Markets Work

Canada has become an even more important  producer of oil as a result of  the recent growth in its production from  vast deposits of oil sands.  Over the past few years, Canada has become the leading supplier of oil imports to the US.  Some project North American energy independence within a decade as a result of continued growth in Canadian production as well as ours, mainly from our oil shale deposits.

But according to the Wall Street Journal, this rosy picture has now become a little less rosy as declining oil prices are causing some companies to re-evaluate their investment plans in unconventional oil.  Declining prices have run into rising development “costs”  for everything from labor to construction material, and contracting” according to the Journal.

Today, the cost of US benchmark crude oil is under $90 a barrel.  Some oil sand developers who mine bitumen and turn it into synthetic crude oil need something around $100 or more to breakeven.  With little prospect for an increase in demand for gasoline or diesel anytime soon, investors in Canadian synthetic crude oil are justifiably cautious.  However, there is a big difference between short run budget adjustments to reflect a temporary situation and a long term commitment to development.

History teaches us that the oil market is cyclical and while today’s circumstances may slow the pace of oil sands development, it is unlikely that there will be a long term retrenchment.  Developers have an incentive to find ways to lower development costs and they will.  The high costs of material and contracting will attract more resources that over time will push cost lower. Increases in productivity and innovation will as well.

Booms always result in demand increasing faster than supply which pushes costs higher as a result of competition for scarce resources.

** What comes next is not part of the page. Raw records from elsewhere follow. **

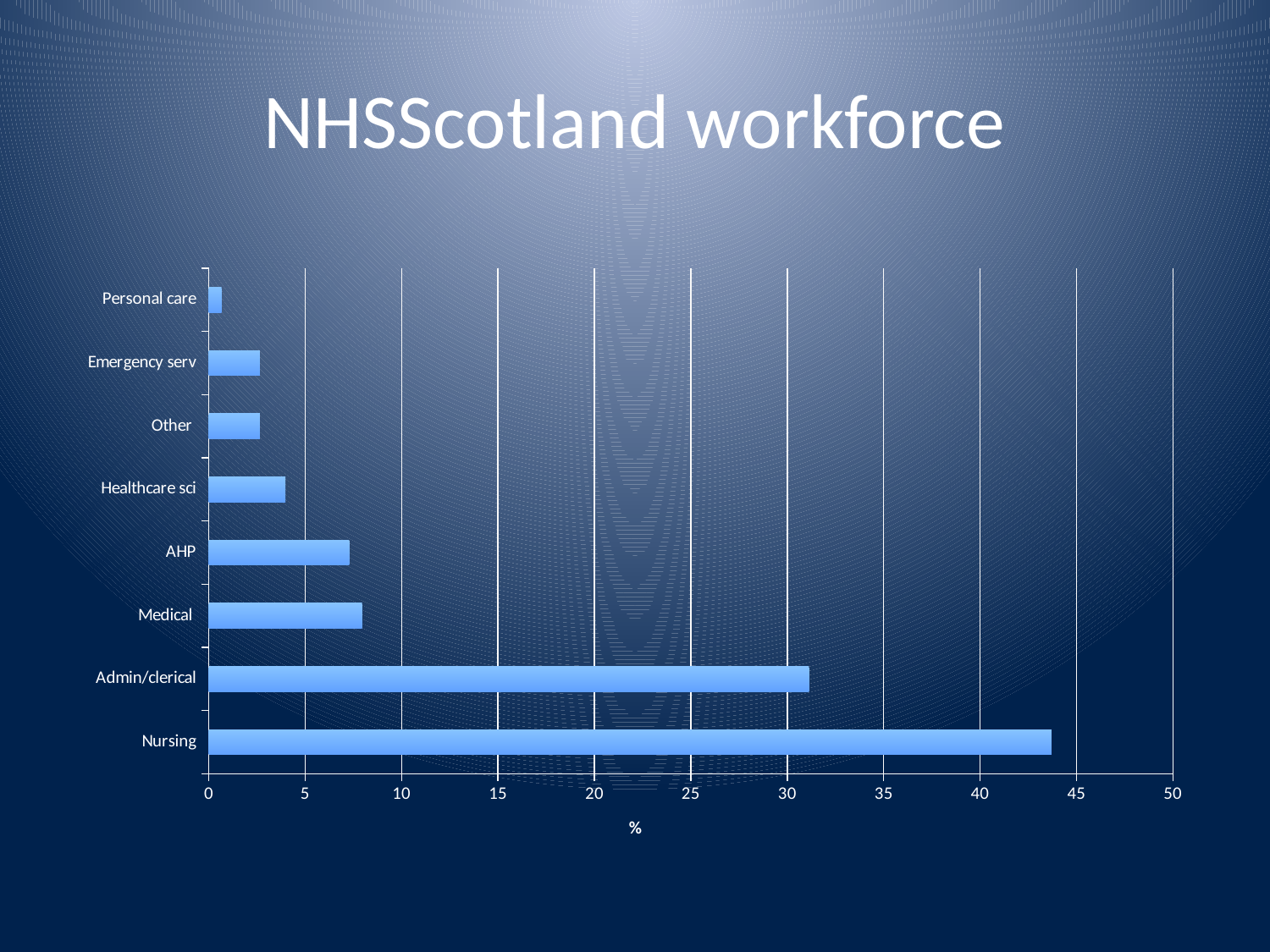
Is the value for Medical greater or less than 10? less Which is larger, the value for Medical or the value for Healthcare sci? Medical Is the value for Healthcare sci greater or less than 5? less Which category has the lowest value? Personal care Is the value for Admin/clerical greater or less than 30? greater Which is larger, the value for Nursing or the value for Admin/clerical? Nursing How many categories are shown in the chart? 8 What is the title of the chart? NHSScotland workforce Which category has the highest value? Nursing What kind of chart is shown on the slide? bar chart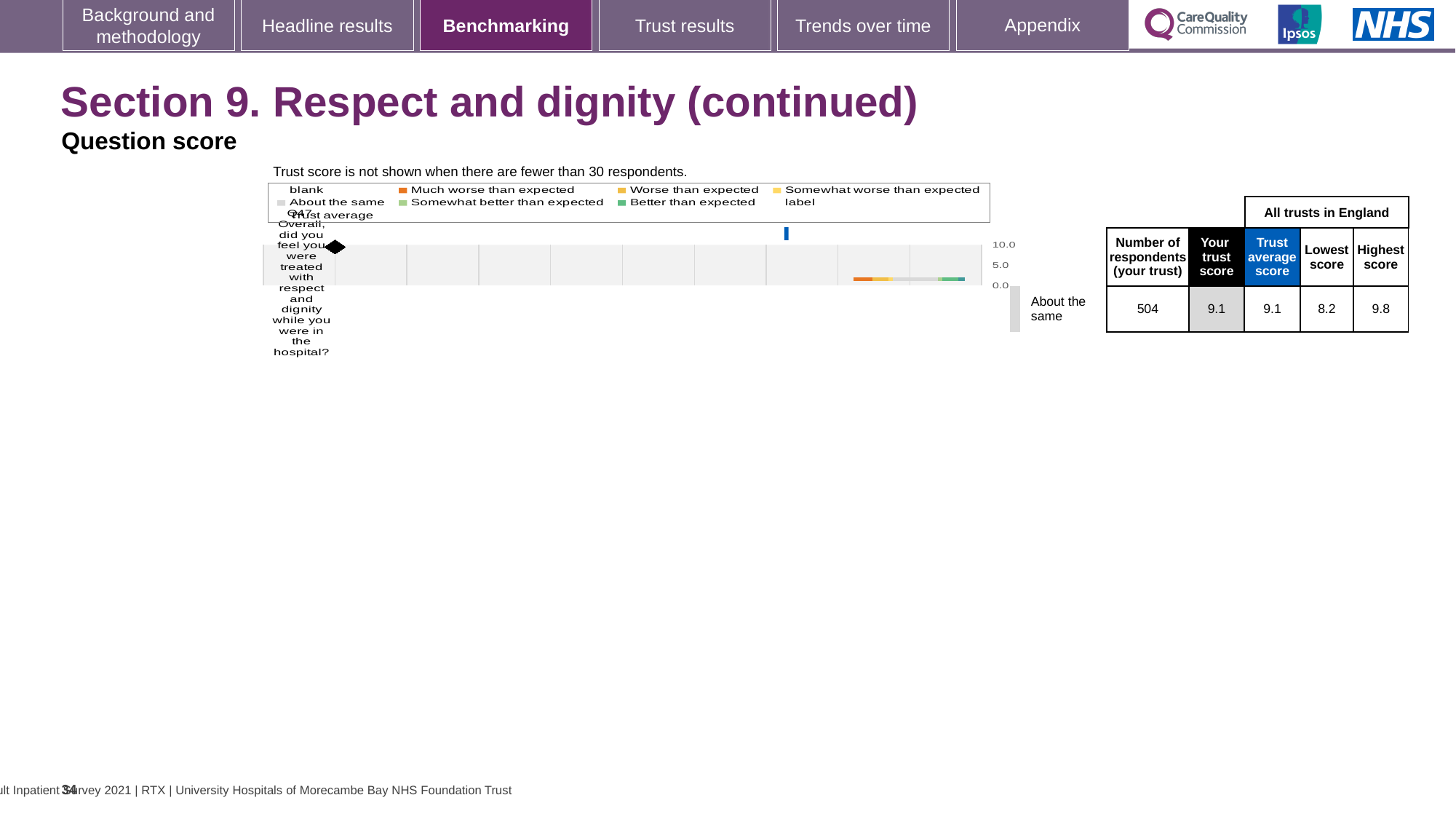
What benchmark category is the trust's Q47 score placed in, as labelled beside the chart? About the same What is the highest tick value shown on the chart's score axis? 10.0 What is the difference between the highest score (9.8) and the lowest score (8.2) shown in the table? 1.6 How many questions (categories) are plotted on the chart? 1 What kind of chart is shown on the slide? bar chart How many respondents from the trust answered Q47, according to the table? 504 What colour does the legend use for 'Much worse than expected'? orange According to the table next to the chart, what is the trust's score for Q47? 9.1 According to the table next to the chart, what is the trust average score for all trusts in England? 9.1 Which question number is plotted on the chart? Q47 According to the table next to the chart, what is the lowest score among all trusts in England? 8.2 According to the table next to the chart, what is the highest score among all trusts in England? 9.8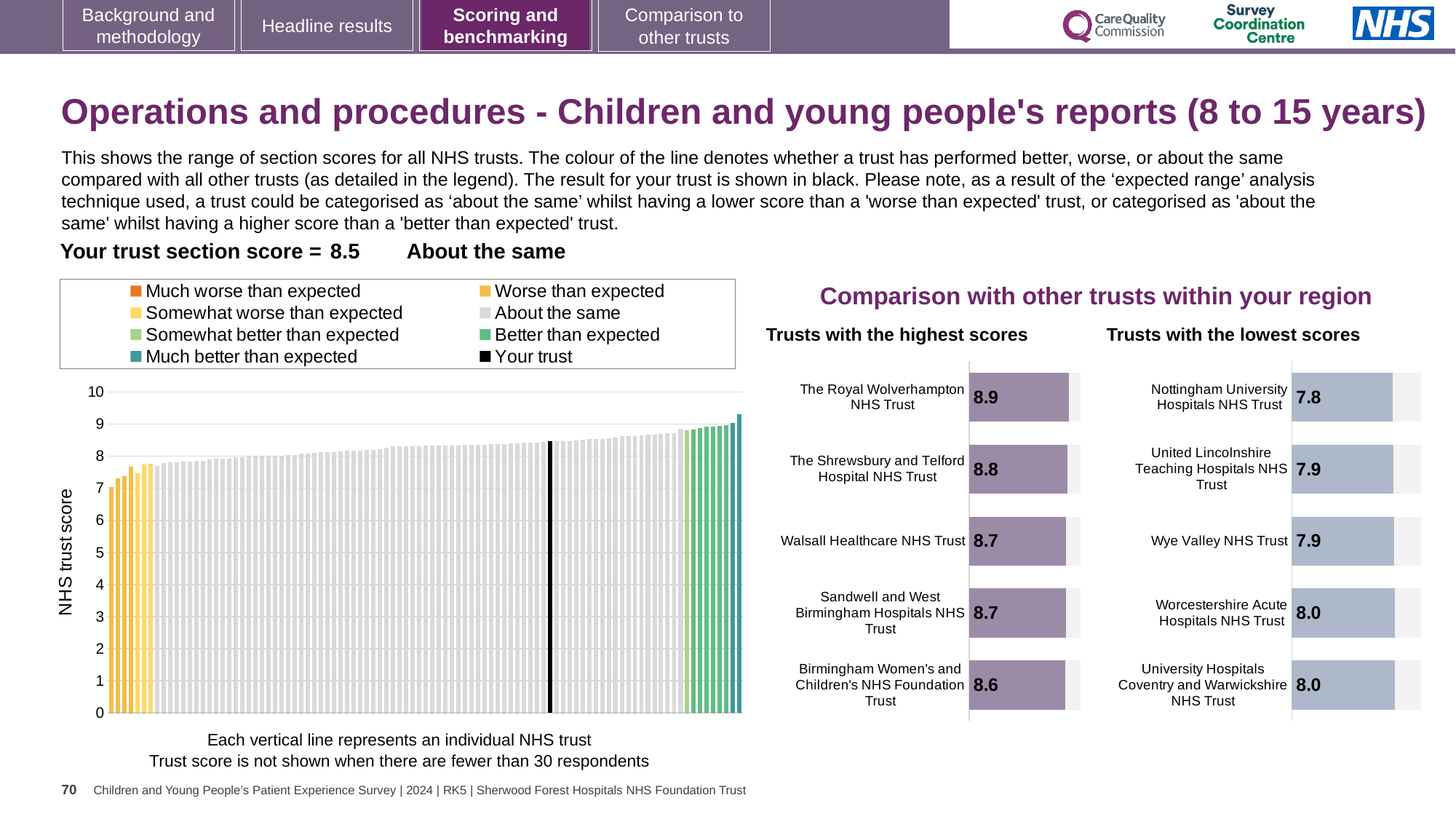
In the main chart on the left, is the value of the tallest green bar at the far right greater or less than 9? greater In the main chart on the left, is the value of the leftmost yellow bar greater or less than 8? less In the main chart on the left, how many entries does the legend list? 8 In the 'Trusts with the highest scores' chart, which trust has the lowest score? Birmingham Women's and Children's NHS Foundation Trust In the 'Trusts with the highest scores' chart, what is the difference between the scores of The Royal Wolverhampton NHS Trust and Birmingham Women's and Children's NHS Foundation Trust? 0.3 In the 'Trusts with the lowest scores' chart, which trust has the lowest score? Nottingham University Hospitals NHS Trust In the main chart on the left, what is the section score for your trust (the black bar)? 8.5 In the 'Trusts with the lowest scores' chart, how many trusts are shown? 5 In the 'Trusts with the lowest scores' chart, which has the larger score: Nottingham University Hospitals NHS Trust or Worcestershire Acute Hospitals NHS Trust? Worcestershire Acute Hospitals NHS Trust In the main chart on the left, what kind of chart is used to show the NHS trust scores? bar chart In the 'Trusts with the highest scores' chart, what is the score for The Royal Wolverhampton NHS Trust? 8.9 In the main chart on the left, do the trust scores rise or fall from left to right along the x axis? rise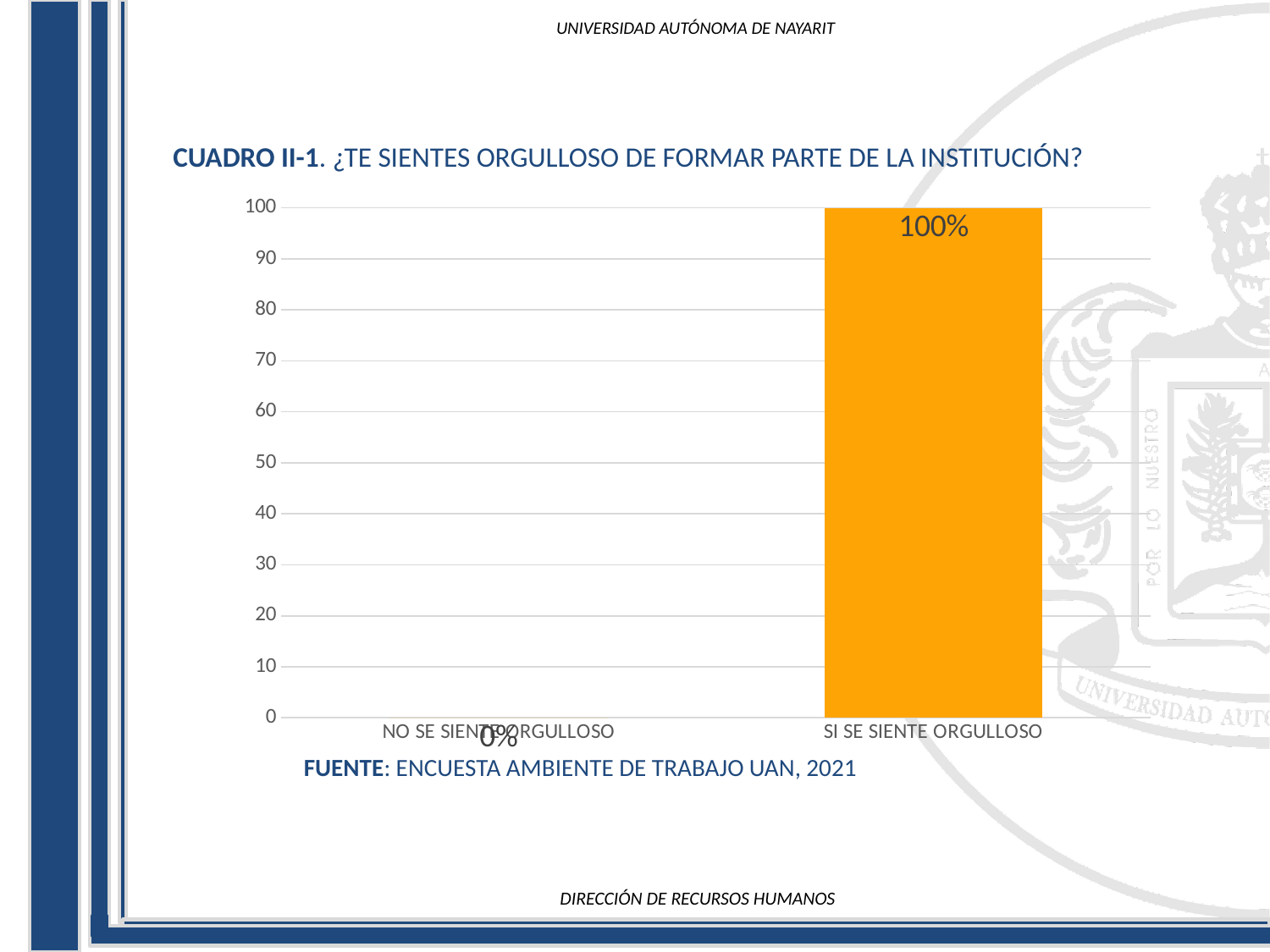
What is the value for NO SE SIENTE ORGULLOSO? 0% What is the value for SI SE SIENTE ORGULLOSO? 100% What is the maximum value shown on the y axis? 100 Which is larger, the value for SI SE SIENTE ORGULLOSO or NO SE SIENTE ORGULLOSO? SI SE SIENTE ORGULLOSO What is the title of the chart? CUADRO II-1. ¿TE SIENTES ORGULLOSO DE FORMAR PARTE DE LA INSTITUCIÓN? What kind of chart is shown on the slide? bar chart How many categories are shown on the x axis? 2 Which category has the lowest value? NO SE SIENTE ORGULLOSO What is the difference between the values for SI SE SIENTE ORGULLOSO and NO SE SIENTE ORGULLOSO? 100% Which category has the highest value? SI SE SIENTE ORGULLOSO What is the source cited below the chart? ENCUESTA AMBIENTE DE TRABAJO UAN, 2021 Is the value for SI SE SIENTE ORGULLOSO greater or less than 50? greater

Those higher costs always attract additional resources which then take resource prices to a more sustainable level.  In the case of engineering shortages, high wages in Canada will attract underemployed engineers from the lower 48.  While many will require additional training, the perceived shortage will be resolved faster than most think.

North America is rich in conventional and unconventional oil resources.  At prices above $60-$70 a barrel, they will be developed. The more oil we produce in North America, the few barrels we will import from unstable regions of the world.  In addition to the benefits of more secure supplies, the investments needed to produce that oil create good paying jobs here and in Canada.

Only a prolonged drop in crude prices, which has happened in the past, would result in a serious retreat from the current development efforts.